Excerpts of spatial question data
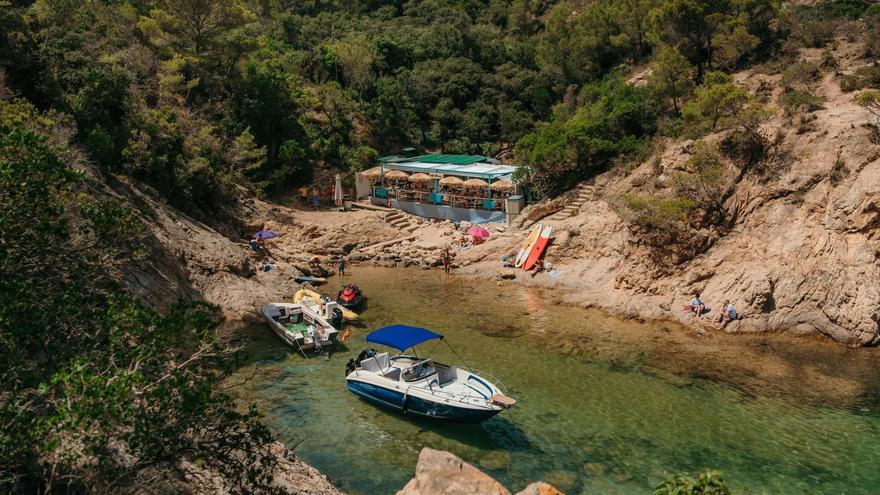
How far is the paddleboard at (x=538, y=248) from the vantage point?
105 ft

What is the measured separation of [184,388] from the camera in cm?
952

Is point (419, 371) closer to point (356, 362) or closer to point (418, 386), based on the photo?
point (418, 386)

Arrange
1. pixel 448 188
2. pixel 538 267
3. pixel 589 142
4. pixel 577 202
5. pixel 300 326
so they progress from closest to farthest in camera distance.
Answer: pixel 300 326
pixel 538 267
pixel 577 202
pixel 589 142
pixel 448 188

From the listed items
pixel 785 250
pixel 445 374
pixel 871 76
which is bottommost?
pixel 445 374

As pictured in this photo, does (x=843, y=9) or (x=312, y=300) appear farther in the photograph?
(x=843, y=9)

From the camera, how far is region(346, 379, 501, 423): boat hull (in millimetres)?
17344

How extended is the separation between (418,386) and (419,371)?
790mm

...

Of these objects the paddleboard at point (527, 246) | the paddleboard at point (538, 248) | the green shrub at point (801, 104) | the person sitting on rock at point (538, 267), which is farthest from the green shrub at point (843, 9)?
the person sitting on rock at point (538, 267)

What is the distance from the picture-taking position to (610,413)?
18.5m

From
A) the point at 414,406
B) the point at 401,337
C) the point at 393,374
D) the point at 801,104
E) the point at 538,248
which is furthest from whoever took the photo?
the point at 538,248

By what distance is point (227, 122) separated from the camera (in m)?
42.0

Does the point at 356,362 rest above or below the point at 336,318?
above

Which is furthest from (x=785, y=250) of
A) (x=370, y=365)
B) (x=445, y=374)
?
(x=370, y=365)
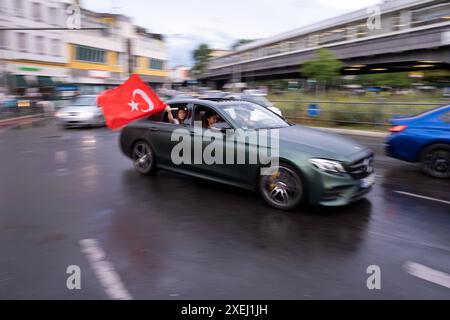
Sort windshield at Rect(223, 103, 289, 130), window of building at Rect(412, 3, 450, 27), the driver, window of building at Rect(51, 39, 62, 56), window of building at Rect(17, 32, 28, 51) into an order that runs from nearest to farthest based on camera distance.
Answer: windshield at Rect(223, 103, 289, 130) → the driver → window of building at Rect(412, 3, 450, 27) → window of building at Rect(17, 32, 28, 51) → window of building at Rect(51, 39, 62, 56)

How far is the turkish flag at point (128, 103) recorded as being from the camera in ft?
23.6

---

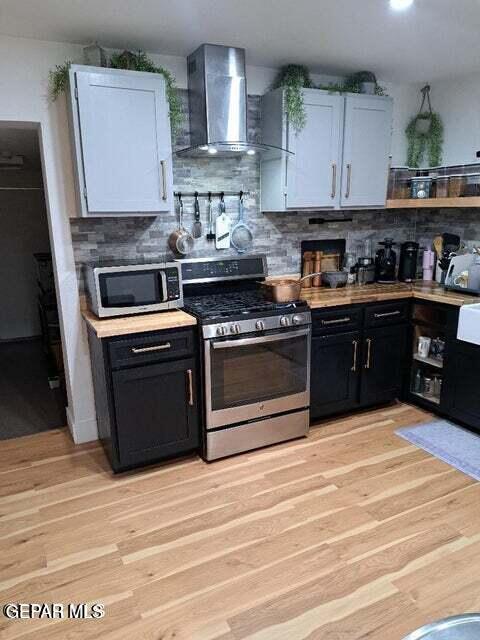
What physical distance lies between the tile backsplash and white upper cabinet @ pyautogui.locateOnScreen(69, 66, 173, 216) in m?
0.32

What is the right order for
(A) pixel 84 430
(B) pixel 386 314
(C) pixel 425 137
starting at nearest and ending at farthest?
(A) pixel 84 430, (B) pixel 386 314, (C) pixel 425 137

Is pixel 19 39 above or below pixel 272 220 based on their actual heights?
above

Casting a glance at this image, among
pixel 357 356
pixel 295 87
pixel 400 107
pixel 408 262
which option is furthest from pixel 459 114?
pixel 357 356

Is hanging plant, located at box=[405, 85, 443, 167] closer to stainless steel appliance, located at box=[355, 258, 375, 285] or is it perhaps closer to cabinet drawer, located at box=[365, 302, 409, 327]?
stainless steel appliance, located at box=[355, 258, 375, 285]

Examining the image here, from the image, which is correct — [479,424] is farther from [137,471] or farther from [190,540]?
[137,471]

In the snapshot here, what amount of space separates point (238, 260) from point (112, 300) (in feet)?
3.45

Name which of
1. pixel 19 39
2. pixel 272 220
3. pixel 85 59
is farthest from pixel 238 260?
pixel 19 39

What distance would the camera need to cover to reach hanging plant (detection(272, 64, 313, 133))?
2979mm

▶ [Set problem]: Begin at the line that has "Does the point" and stop after the line that has "Answer: windshield at", and express those lines as a Markdown table with the columns No. and Line. Leave out blank lines and the picture.

▶ [Response to this exercise]:
| No. | Line |
|---|---|
| 1 | Does the point at 356,362 rest above or below the point at 336,318? |
| 2 | above |
| 3 | Which is furthest from (x=785, y=250) of |
| 4 | A) (x=370, y=365) |
| 5 | B) (x=445, y=374) |
| 6 | ? |
| 7 | (x=370, y=365) |
| 8 | Sort windshield at Rect(223, 103, 289, 130), window of building at Rect(412, 3, 450, 27), the driver, window of building at Rect(51, 39, 62, 56), window of building at Rect(17, 32, 28, 51) into an order that runs from nearest to farthest based on camera distance. |
| 9 | Answer: windshield at Rect(223, 103, 289, 130) → the driver → window of building at Rect(412, 3, 450, 27) → window of building at Rect(17, 32, 28, 51) → window of building at Rect(51, 39, 62, 56) |